Causes of Gambling Addiction

Gambling involves the risking of money or something else of value on an event with an uncertain outcome. It includes everything from buying lottery tickets to betting on a horse race to playing card games and casino gambling. Some forms of gambling are socially acceptable and even admired, while others are illegal and often associated with organized crime. Problem gambling can have severe consequences for gamblers and those around them, including poor health, damaged relationships, and lost work or study opportunities.
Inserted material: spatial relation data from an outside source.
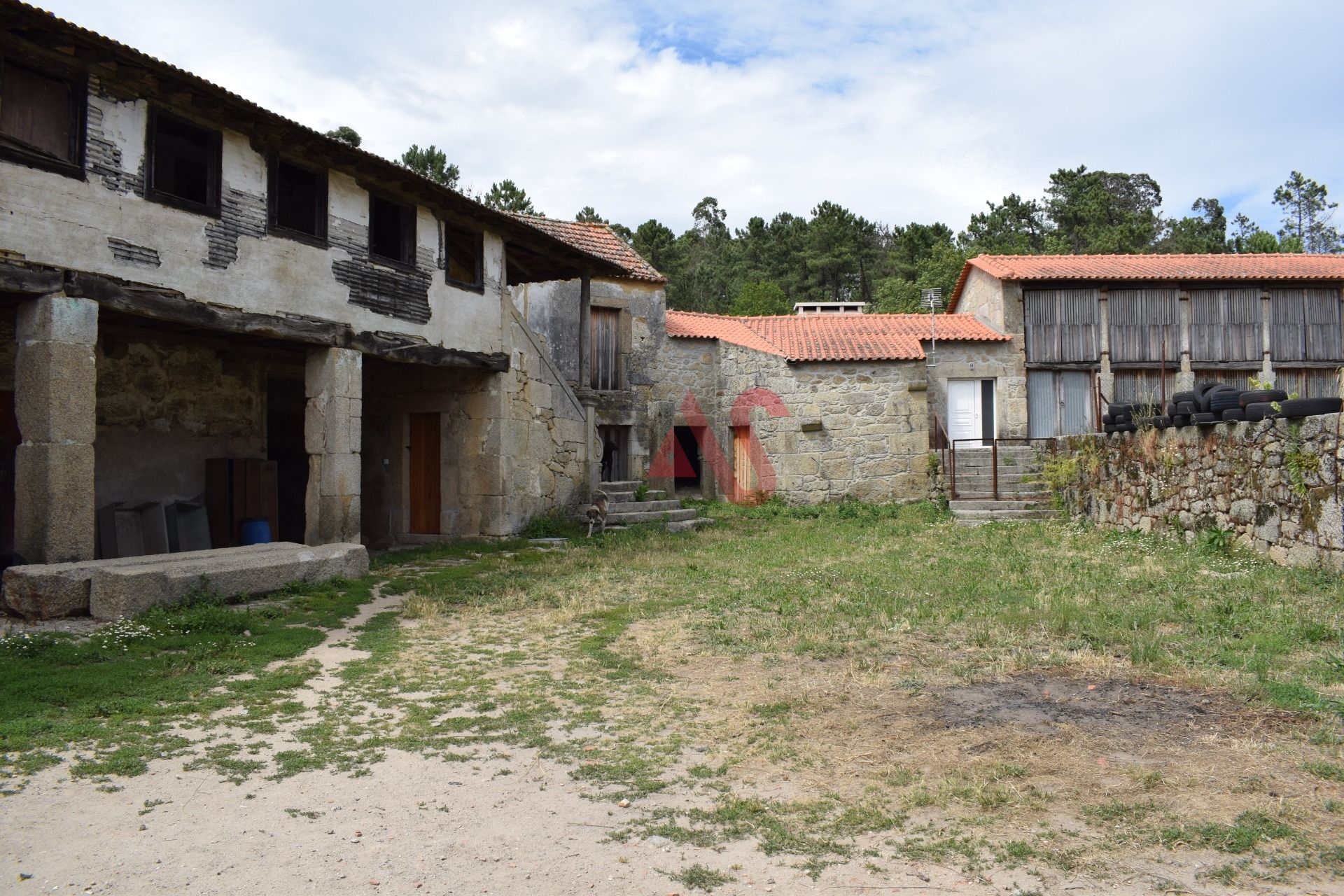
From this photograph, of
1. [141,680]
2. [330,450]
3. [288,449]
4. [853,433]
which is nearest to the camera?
[141,680]

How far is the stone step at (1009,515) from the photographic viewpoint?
15.5 metres

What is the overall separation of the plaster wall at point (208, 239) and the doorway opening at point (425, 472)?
85.0 inches

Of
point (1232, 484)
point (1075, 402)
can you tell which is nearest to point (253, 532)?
point (1232, 484)

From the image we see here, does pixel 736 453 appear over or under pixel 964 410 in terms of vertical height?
under

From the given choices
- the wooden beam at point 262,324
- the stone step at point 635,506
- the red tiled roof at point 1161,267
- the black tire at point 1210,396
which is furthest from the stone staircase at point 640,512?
the red tiled roof at point 1161,267

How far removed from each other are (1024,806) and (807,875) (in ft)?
3.66

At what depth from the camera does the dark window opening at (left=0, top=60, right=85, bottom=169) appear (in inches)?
304

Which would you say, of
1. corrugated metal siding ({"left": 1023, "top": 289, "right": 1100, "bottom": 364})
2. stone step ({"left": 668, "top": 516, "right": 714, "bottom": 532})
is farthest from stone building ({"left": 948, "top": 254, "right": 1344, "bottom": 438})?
stone step ({"left": 668, "top": 516, "right": 714, "bottom": 532})

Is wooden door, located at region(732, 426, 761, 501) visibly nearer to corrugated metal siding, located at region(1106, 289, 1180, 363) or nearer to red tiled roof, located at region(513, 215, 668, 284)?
red tiled roof, located at region(513, 215, 668, 284)

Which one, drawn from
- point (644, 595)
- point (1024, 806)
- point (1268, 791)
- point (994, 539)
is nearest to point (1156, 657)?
point (1268, 791)

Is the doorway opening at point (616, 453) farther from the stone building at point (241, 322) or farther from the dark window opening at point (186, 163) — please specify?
the dark window opening at point (186, 163)

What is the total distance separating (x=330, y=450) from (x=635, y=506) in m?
5.81

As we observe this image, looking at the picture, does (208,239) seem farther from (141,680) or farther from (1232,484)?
(1232,484)

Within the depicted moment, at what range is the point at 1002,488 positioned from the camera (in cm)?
1708
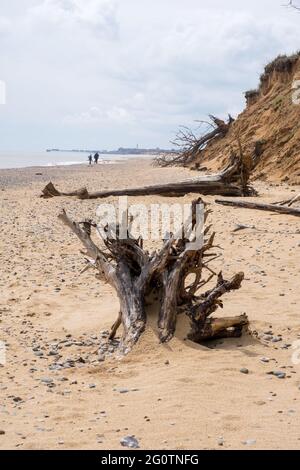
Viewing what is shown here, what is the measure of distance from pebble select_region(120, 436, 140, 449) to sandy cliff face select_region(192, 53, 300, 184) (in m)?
16.2

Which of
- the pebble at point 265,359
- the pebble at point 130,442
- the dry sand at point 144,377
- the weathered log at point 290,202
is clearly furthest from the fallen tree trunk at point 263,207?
the pebble at point 130,442

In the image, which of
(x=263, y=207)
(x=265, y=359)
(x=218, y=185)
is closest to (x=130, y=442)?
(x=265, y=359)

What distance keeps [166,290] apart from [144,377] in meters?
1.14

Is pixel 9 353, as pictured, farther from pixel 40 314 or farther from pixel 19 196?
pixel 19 196

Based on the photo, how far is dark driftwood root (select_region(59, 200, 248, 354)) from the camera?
5.83 metres

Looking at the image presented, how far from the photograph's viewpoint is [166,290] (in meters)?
5.97

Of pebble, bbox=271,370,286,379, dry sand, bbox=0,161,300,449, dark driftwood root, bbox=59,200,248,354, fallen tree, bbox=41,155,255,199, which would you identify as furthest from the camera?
fallen tree, bbox=41,155,255,199

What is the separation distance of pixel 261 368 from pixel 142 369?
3.41 feet

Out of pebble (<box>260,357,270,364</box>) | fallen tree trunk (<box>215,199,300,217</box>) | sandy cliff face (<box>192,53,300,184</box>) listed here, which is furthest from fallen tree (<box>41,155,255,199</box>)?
pebble (<box>260,357,270,364</box>)

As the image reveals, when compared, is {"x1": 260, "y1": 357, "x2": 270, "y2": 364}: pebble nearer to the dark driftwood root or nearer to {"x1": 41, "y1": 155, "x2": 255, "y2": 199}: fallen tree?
the dark driftwood root

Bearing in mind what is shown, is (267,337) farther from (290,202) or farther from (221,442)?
(290,202)

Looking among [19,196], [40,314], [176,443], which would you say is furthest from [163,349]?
[19,196]

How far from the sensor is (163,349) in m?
5.56

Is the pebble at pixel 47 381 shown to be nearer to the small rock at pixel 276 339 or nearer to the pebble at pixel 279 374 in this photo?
the pebble at pixel 279 374
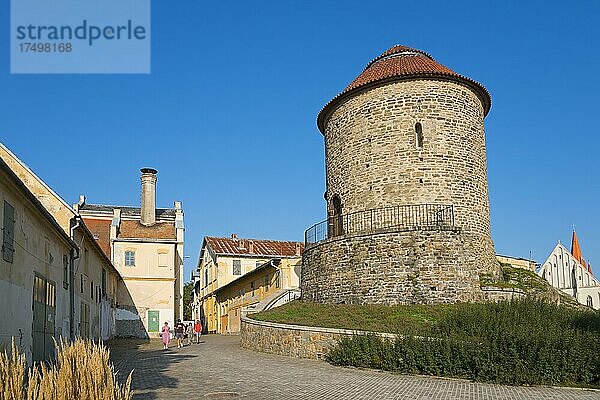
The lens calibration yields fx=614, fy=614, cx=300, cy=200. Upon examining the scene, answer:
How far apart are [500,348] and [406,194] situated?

The brain’s reward system sends messages to the body that cause it to feel good when we win, and bad when we lose. Those who are addicted to gambling experience an altered version of these chemical signals and can become hooked on this false sense of pleasure. The result is that they must bet more and more to feel the same high and avoid the unpleasant sensation of losing. This is why many gamblers end up in troubled relationships, in financial difficulty, and in court with the law.

People who have a gambling disorder are unable to control their gambling, or stop when they should. They may lie to family and friends, spend more and more time gambling, or try to get back the money they have already lost (“chasing” losses). These problems can lead to significant emotional distress, damaged relationships, and a variety of other serious health, social, and economic problems.

In some cases, an individual’s sensitivity to gambling can lead to mental health issues such as depression, anxiety, and post-traumatic stress disorder (PTSD). They may also have a personality that is predisposed to excessive gambling and find it difficult to stop.

Another cause of gambling addiction is a lack of control over one’s emotions, which can lead to self-soothing or escapism via gambling. The risk of this can increase with the level and duration of gambling involvement and with the degree of underlying psychological issues.

A final cause of gambling addiction is the failure to recognise that chance plays a key role in gambling. Despite the fact that skill can improve the chances of winning, gambling is essentially a game of chance and the probability of a win does not change after a series of losses. This is similar to flipping a coin: after seven tails, we may rationalise the unlikeliness of getting heads next by saying that it will ‘balance out’.

The earliest evidence of gambling can be found in Stone Age cultures, with dice and other guessing games recorded among the Bushmen of Africa and Australian Aborigines. It has been a part of all societies, from primitive to the most advanced, and continues to fascinate many today. Understanding of the adverse consequences of gambling has undergone a profound shift, and pathological gambling is now considered to be an addictive disorder akin to substance abuse. This change in nomenclature has been reflected in, and stimulated by, the changing clinical classification of pathological gambling in various editions of the Diagnostic and Statistical Manual of Mental Disorders (DSM) published by the American Psychiatric Association.